Given task:
Write out, word for word, only the lines from the one containing "Within the scene presented, of the group" through the final line of the data.

Record extracts:
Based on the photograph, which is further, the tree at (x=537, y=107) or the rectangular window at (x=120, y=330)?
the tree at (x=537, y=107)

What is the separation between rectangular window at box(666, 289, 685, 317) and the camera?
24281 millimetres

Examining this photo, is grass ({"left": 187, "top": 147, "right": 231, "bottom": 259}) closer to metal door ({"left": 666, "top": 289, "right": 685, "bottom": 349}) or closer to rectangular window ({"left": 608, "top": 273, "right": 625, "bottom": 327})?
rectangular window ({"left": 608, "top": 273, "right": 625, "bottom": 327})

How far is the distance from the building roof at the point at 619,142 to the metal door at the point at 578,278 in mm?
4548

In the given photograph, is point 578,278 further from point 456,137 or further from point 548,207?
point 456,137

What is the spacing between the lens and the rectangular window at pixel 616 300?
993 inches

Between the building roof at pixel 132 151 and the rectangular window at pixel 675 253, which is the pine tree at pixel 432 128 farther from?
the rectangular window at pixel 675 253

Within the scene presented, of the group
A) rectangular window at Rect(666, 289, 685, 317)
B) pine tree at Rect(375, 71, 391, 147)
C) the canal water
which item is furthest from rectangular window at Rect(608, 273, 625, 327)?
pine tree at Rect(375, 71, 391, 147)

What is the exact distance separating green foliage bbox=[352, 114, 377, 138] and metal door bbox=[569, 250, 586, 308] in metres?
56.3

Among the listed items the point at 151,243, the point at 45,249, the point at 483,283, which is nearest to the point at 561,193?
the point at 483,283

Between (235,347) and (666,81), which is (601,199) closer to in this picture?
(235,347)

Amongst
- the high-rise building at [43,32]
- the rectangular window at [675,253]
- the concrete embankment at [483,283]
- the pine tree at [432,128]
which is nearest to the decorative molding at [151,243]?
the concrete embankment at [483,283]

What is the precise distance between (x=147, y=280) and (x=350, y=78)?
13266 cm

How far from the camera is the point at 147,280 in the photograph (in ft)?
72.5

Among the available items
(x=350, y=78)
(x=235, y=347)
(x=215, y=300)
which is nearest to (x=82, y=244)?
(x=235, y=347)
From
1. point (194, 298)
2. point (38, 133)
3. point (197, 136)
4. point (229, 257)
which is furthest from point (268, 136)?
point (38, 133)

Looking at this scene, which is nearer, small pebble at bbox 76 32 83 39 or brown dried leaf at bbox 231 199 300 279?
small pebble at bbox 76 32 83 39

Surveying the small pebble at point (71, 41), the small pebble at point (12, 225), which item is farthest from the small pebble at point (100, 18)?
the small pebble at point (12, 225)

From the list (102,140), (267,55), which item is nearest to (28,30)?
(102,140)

Written reply:
Within the scene presented, of the group
A) rectangular window at Rect(666, 289, 685, 317)
B) pine tree at Rect(375, 71, 391, 147)
C) the canal water
which item is furthest from rectangular window at Rect(608, 273, 625, 327)?
pine tree at Rect(375, 71, 391, 147)

What is the exact distance separating green foliage bbox=[352, 114, 377, 138] and metal door bbox=[569, 250, 586, 308] in metres?
56.3

Among the listed items the point at 151,243, the point at 45,249, the point at 483,283, which is nearest to the point at 561,193?
the point at 483,283

Between (235,347) and (666,81), which is (601,199) closer to in this picture?
(235,347)

Amongst
- the high-rise building at [43,32]
- the rectangular window at [675,253]
- the concrete embankment at [483,283]
- the pine tree at [432,128]
which is nearest to the decorative molding at [151,243]?
the concrete embankment at [483,283]

What is the precise distance between (x=147, y=280) and (x=350, y=78)?
13266 cm

How far from the camera is the point at 147,280 in the photograph (in ft)?
72.5

Among the available items
(x=350, y=78)
(x=235, y=347)
(x=215, y=300)
which is nearest to (x=82, y=244)?
(x=235, y=347)
From
1. point (194, 298)
2. point (38, 133)
3. point (197, 136)
4. point (229, 257)
which is furthest from point (268, 136)?
point (38, 133)

Looking at this scene, which is nearer, small pebble at bbox 76 32 83 39 or brown dried leaf at bbox 231 199 300 279?
small pebble at bbox 76 32 83 39

Surveying the small pebble at point (71, 41), the small pebble at point (12, 225), which item is farthest from the small pebble at point (100, 18)?
the small pebble at point (12, 225)

From the list (102,140), (267,55), which item is nearest to (28,30)?
(102,140)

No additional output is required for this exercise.